Jongwutiwes Ubonvan, Kiertiburanakul Sasisopin, Sungkanuparph Somnuek

机构信息

Division of Infectious Diseases, Department of Medicine, Faculty of Medicine Ramathibodi Hospital, Mahidol University, Bangkok, Thailand.

出版信息

Curr HIV Res. 2007 May;5(3):355-60. doi: 10.2174/157016207780636551.

Abstract

BACKGROUND

Cryptococcosis is an opportunistic infection with morbidity and mortality in HIV-infected patients. Impact of antiretroviral therapy (ART) on the relapse of cryptococcosis and survival of HIV-infected patients with cryptococcosis has not been well established.

METHODS

A retrospective cohort study of HIV-infected patients with cryptococcosis during 1997-2005 was conducted. Relapse and survival rates with corresponding risk factors were determined.

RESULTS

There were 149 patients with a mean age of 33.5+/-7.4 years and 57% were male. Median CD4 cell count was 22 cells/mm(3). After exclusion of patients who died or were lost to follow-up during the first two weeks, 127 patients were eligible for the analysis of the effect of ART on relapse and survival rates. Of 127 patients, 52 received ART. The demographic data between the two groups were similar. Median time of ART initiation after cryptococcal diagnosis was 2.6 months. The most frequent ART used was NNRTI-based regimen (88.4%). Median CD4 change at six months of ART was 97 cells/mm(3) and 87.9% achieved undetectable HIV-RNA. The cumulative 75% survival (free) from relapse duration was 10.4 months in no-ART group and 41.9 months in ART group (P<0.01). The 75% survival from cryptococcal-related mortality in no-ART group was 6.4 months whereas >54 months for ART group (P<0.01).

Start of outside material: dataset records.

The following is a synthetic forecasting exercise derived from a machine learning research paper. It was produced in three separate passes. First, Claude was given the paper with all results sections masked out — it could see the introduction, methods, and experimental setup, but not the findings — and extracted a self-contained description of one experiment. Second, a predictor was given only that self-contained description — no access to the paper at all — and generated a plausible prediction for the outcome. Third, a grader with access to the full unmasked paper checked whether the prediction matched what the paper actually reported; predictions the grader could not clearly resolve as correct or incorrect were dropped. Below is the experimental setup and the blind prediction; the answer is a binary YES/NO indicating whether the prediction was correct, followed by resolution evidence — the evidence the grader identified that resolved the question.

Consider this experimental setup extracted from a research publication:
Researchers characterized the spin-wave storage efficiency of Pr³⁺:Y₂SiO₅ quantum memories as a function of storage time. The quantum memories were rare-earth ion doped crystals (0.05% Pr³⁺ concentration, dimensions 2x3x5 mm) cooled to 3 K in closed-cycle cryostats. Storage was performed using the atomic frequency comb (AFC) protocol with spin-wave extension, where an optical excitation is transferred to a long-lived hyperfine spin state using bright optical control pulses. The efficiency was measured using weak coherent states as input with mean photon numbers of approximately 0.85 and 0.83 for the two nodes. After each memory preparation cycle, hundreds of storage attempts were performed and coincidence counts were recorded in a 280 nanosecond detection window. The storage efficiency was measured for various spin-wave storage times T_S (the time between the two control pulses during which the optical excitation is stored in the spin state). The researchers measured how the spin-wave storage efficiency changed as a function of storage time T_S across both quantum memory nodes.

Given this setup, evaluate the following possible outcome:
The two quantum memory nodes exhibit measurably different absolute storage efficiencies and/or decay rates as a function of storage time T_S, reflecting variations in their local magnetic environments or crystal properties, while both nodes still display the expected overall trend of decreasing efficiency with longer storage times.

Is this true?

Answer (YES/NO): NO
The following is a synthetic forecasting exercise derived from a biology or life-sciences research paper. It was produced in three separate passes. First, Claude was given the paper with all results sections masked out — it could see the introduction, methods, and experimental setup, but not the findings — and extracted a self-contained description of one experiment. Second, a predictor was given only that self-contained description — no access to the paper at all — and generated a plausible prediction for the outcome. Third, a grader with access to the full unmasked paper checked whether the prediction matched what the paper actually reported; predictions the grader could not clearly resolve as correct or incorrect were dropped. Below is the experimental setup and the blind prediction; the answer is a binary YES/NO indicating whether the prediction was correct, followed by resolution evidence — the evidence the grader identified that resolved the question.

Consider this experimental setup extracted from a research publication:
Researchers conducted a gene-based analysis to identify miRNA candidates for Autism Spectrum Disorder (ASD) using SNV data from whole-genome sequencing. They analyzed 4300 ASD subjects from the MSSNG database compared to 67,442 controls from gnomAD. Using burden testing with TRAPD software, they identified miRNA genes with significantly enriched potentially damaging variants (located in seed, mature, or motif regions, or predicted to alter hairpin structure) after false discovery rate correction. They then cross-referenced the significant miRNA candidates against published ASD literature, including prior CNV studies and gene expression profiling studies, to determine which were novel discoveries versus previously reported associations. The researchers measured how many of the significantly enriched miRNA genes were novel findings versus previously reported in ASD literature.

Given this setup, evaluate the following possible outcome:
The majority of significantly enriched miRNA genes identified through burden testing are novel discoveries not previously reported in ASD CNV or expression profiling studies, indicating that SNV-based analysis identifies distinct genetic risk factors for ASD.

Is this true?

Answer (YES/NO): YES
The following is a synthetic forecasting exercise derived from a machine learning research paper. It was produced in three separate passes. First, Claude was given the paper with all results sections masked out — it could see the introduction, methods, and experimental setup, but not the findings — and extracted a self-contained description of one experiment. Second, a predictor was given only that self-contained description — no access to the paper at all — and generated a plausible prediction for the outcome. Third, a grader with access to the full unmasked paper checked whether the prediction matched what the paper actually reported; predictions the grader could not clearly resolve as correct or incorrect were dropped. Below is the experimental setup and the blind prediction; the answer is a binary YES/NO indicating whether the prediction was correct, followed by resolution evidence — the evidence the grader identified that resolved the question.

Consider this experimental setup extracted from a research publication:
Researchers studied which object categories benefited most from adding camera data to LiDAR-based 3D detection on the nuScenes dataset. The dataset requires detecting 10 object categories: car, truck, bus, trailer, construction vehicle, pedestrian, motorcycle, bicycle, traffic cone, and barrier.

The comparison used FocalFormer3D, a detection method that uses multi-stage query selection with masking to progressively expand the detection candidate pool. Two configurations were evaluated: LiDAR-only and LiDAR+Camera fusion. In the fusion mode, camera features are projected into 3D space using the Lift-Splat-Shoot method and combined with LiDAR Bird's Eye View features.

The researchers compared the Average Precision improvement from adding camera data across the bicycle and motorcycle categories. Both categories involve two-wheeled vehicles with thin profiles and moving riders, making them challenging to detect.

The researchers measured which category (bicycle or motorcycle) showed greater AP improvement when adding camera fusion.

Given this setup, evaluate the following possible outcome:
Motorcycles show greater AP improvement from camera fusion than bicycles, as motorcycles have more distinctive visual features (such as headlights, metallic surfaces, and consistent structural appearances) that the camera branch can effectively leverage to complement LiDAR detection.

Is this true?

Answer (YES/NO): NO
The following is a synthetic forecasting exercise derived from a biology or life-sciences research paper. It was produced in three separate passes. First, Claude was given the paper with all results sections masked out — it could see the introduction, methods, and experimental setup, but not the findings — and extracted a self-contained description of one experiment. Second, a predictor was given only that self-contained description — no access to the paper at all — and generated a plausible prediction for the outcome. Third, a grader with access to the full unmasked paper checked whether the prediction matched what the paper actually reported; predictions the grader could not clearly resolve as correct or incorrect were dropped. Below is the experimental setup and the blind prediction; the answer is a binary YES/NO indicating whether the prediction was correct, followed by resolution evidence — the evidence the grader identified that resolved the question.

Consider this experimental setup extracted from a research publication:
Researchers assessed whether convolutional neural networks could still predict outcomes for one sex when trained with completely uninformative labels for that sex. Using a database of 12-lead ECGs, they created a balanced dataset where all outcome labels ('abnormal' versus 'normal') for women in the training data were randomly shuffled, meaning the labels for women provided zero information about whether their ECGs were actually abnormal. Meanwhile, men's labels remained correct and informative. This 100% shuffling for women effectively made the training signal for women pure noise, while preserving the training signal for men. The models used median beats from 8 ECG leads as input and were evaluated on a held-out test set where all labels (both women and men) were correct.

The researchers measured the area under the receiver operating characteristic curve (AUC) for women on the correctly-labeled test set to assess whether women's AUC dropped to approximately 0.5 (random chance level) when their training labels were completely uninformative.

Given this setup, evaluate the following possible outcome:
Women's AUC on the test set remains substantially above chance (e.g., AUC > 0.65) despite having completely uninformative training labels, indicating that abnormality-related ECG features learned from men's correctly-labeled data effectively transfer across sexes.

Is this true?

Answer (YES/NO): YES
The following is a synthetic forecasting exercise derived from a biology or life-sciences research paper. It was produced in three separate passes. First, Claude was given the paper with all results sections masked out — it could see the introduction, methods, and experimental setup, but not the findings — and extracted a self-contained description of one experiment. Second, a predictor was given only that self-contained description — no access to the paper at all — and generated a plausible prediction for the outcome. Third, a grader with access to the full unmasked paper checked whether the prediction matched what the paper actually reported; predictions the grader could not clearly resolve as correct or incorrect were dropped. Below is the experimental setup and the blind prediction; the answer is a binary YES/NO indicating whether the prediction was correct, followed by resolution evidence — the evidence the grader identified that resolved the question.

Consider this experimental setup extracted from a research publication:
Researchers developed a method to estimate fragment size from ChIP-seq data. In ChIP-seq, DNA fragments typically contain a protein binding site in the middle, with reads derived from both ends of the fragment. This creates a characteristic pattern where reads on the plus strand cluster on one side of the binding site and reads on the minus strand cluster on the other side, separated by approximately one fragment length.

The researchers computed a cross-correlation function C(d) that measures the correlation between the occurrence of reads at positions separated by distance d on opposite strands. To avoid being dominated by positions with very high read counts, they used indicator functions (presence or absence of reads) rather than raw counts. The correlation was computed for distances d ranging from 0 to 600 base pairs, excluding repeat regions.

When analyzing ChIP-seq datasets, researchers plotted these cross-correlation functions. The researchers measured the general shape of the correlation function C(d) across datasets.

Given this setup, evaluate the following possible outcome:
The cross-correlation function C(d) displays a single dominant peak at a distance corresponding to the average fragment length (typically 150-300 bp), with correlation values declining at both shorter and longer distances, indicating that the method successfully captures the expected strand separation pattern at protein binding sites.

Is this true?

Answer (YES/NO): NO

In Cox proportional hazards model, ART was the only factor that associated with lower relapse and mortality rate (P<0.01).

CONCLUSIONS

ART significantly reduced relapse and mortality rate from cryptococcosis in HIV-infected patients. ART is strongly recommended in this population and should not be delayed.

摘要

背景

隐球菌病是一种机会性感染,在HIV感染患者中具有发病率和死亡率。抗逆转录病毒疗法(ART)对隐球菌病复发及HIV感染的隐球菌病患者生存的影响尚未完全明确。

方法

对1997年至2005年期间HIV感染的隐球菌病患者进行回顾性队列研究。确定复发率、生存率及相应的危险因素。

结果

共有149例患者,平均年龄33.5±7.4岁,57%为男性。CD4细胞计数中位数为22个/立方毫米。排除在最初两周内死亡或失访的患者后,127例患者符合ART对复发率和生存率影响分析的条件。127例患者中,52例接受了ART。两组间人口统计学数据相似。隐球菌诊断后开始ART的中位时间为2.6个月。最常用的ART方案是以非核苷类逆转录酶抑制剂(NNRTI)为基础的方案(88.4%)。ART治疗6个月时CD4细胞计数的中位数变化为97个/立方毫米,87.9%的患者HIV-RNA检测不到。未接受ART组从复发持续时间计算的累积75%生存(无复发)时间为10.4个月,ART组为41.9个月(P<0.01)。未接受ART组从隐球菌相关死亡率计算的75%生存时间为6.4个月,而ART组>54个月(P<0.01)。在Cox比例风险模型中,ART是与较低复发率和死亡率相关的唯一因素(P<0.01)。

结论

ART显著降低了HIV感染患者隐球菌病的复发率和死亡率。强烈建议在该人群中使用ART,且不应延迟。